Officially Uzina Mecanică Cugir ("Cugir Mechanical Plant"). One of the oldest defense companies of Romania, Cugir Arms Factory has a history that can be traced back to 1799 when steel manufacturing workshops were founded in Cugir. Having gone through multiple upgrades throughout its existence, Cugir Arms Factory now produces products compatible with NATO standards.

===Metrom===
Metrom was founded in 1948 as a merger of two companies: FAROLA and METROM SAR. The new official name of the company was METROM Factory Brașov.

===Moreni Mechanical Plant===
Initially named IAM, the company was founded in 1968. The factory is today the only defense company of Romania that produces armoured personnel carriers.

===Pirochim Victoria===
The factory's life began before World War II due to the Romanian state's need of an armament factory. While it was extended at one point to produce a higher range of products, Pirochim Victoria now produces specialty products and is under the authority of Romania's Ministry of Economy and Commerce.

===Plopeni Mechanical Plant===
The plant's history begins in 1937 when the construction for a plant to manufacture ammunition and war artillery started. In 1941 the plant became operational under the name Mărgineanca Plant. The plant produces different types of ammunition today.

===Tohan===
Tohan was founded in 1938 as part of the MALAXA industrial group. Between 1948 and 1990 it was called "6 March" Factory Zărnești and from 1990 to 1998 it changed its name again to Mechanical Plant Tohan Zărnești. Today, the Tohan Factory specializes in producing artillery munition and missiles.

===Mija Mechanical Plant===
It was established on 5 November 1938 as Întreprinderea Română Mecanică și Chimică (the "Romanian Mechanical and Chemical Enterprise"). The factory was producing 50 kg, 100 kg and 225 kg aviation bombs, anti-tank mines, smoke equipment and other products for the Army. Today, it manufactures anti-tank munitions for the AG-7 and AG-9, hand grenades, and other products.

===Sadu Mechanical Plant===

It is located in Bumbești-Jiu. Established through High Decree no. 3010/1939, the Sadu Mechanical Plant is the successor to Pirotehnia Armatei ("Army Pyrotechnics"), which was founded in Bucharest in 1861. Originally it was called Pirotehnia Armatei Sadu, but was renamed to Uzina Mecanică Sadu in 1945. In 1970, the Sadu II industrial platform was built for the manufacture of infantry weapons, primers for the various types of ammunition, as well as mining explosives. From 2002, it became a subsidiary to ROMARM, and from 2014 it changed its name to Societatea "Uzina Mecanică Sadu" SA. Today, it produces small arms munitions, in both NATO and Warsaw Pact calibers.

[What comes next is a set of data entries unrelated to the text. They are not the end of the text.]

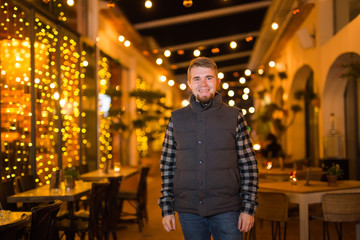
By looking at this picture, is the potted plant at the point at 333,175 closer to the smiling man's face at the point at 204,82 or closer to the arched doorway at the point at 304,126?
the smiling man's face at the point at 204,82

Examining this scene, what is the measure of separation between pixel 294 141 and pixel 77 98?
7346 mm

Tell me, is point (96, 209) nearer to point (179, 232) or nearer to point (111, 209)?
point (111, 209)

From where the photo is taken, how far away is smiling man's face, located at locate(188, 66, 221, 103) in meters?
2.89

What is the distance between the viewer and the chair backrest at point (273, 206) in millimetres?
5016

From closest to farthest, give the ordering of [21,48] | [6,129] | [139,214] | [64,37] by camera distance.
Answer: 1. [6,129]
2. [21,48]
3. [139,214]
4. [64,37]

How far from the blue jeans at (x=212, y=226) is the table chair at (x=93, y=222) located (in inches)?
102

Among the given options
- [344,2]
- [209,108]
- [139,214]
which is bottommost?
[139,214]

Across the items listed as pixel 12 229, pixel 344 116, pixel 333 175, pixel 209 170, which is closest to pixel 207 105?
pixel 209 170

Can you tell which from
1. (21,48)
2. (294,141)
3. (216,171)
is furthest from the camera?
(294,141)

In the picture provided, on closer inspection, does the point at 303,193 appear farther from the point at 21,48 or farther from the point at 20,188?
the point at 21,48

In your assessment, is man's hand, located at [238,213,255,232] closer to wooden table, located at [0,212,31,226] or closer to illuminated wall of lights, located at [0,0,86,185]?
wooden table, located at [0,212,31,226]

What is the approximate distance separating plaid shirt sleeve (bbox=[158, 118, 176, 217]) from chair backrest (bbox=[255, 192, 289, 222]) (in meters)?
2.26

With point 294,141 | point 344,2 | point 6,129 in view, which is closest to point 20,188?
point 6,129

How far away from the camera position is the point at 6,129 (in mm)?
6371
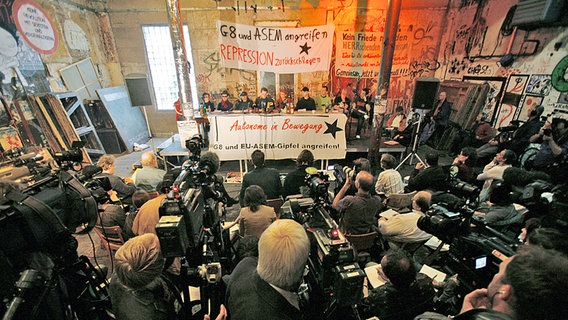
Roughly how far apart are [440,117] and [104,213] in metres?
8.88

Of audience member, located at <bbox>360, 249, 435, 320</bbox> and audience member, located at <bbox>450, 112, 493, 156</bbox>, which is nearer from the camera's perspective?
audience member, located at <bbox>360, 249, 435, 320</bbox>

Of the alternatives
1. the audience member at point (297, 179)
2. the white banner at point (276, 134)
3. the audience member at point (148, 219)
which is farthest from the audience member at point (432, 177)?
the audience member at point (148, 219)

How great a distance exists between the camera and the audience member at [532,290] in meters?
1.00

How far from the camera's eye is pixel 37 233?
1.61 m

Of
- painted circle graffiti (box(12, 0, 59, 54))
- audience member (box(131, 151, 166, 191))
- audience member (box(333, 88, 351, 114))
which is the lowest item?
audience member (box(131, 151, 166, 191))

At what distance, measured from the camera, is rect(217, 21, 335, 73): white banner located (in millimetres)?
4883

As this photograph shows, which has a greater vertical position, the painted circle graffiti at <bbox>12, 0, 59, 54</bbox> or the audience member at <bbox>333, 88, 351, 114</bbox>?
the painted circle graffiti at <bbox>12, 0, 59, 54</bbox>

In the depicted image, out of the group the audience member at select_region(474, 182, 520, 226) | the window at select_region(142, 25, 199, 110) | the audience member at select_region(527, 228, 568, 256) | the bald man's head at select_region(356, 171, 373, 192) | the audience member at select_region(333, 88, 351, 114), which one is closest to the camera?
the audience member at select_region(527, 228, 568, 256)

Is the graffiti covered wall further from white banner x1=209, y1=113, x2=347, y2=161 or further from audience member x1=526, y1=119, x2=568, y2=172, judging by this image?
white banner x1=209, y1=113, x2=347, y2=161

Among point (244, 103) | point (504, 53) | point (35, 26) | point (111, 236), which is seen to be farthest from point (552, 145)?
point (35, 26)

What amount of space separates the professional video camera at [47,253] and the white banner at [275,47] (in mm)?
3833

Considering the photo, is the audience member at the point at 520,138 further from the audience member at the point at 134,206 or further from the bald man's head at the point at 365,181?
the audience member at the point at 134,206

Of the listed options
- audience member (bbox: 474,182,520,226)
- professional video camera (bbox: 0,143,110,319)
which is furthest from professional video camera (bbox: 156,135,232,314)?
audience member (bbox: 474,182,520,226)

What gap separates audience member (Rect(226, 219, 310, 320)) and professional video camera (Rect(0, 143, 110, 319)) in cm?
111
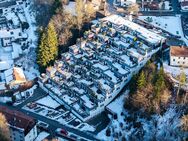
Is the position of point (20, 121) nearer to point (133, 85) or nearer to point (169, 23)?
point (133, 85)

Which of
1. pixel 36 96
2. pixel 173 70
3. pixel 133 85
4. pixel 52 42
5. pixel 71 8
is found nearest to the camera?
pixel 133 85

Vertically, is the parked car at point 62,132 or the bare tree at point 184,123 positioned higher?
the bare tree at point 184,123

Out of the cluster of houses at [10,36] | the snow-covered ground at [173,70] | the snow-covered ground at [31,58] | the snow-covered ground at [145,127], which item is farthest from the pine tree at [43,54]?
the snow-covered ground at [173,70]

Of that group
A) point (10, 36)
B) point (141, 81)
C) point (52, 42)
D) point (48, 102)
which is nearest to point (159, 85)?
point (141, 81)

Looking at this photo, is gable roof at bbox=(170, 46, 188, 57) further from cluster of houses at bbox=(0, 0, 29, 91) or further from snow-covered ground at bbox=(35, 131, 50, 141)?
cluster of houses at bbox=(0, 0, 29, 91)

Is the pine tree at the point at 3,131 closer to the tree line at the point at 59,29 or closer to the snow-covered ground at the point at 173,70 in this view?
the tree line at the point at 59,29

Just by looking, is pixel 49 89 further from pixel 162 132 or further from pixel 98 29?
pixel 162 132

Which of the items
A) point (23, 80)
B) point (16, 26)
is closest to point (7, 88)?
point (23, 80)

===Bucharest Mechanical Factory===
The Bucharest Mechanical Plant (Uzina Mecanică București - UMB) was established in 1978, as an annex plant of the "23 August" Bucharest Factory, under the title "Special Heavy Machinery Factory". In December 1990, it received the name the "Bucharest Mechanical Plant", being taken over by the Ministry of National Defense, as a component unit of the Army Industrial Group - Autonomous Directorate. After 10 years, the plant comes under the authority of the Ministry of Industry and Resources and is renamed S.C. "ARSENAL" S.A. - Bucharest branch.

In 2001, following the reorganization of the defense industry, the unit reverted its name to the Bucharest Mechanical Plant and became a subsidiary of ROMARM.

The factory currently produces Mowag Piranha V armored vehicles as a joint venture with General Dynamics European Land Systems. It has also produced the TR-85M1 upgrade of the TR-85.

===UPS Dragomirești===
Uzina de Produse Speciale Dragomirești (the "Dragomirești Special Products Plant") was founded in 1981. It produces aircraft bombs, 40 mm grenades, artillery ammunition, explosives for military or police use, and explosive charges for mining. It became a subsidiary to ROMARM in 2001.

===Centre of Excellence in Research, Development and Innovation===
Founded in October 2022 as a new subsidiary of ROMARM, the Centre of Excellence in Research, Development and Innovation Bucharest (CECDI Bucharest) works as a research and development center of the Romanian defense industry. Besides the military area, CECDI Bucharest also works in areas of industrial and commercial nature and can carry out other R&D-related activities.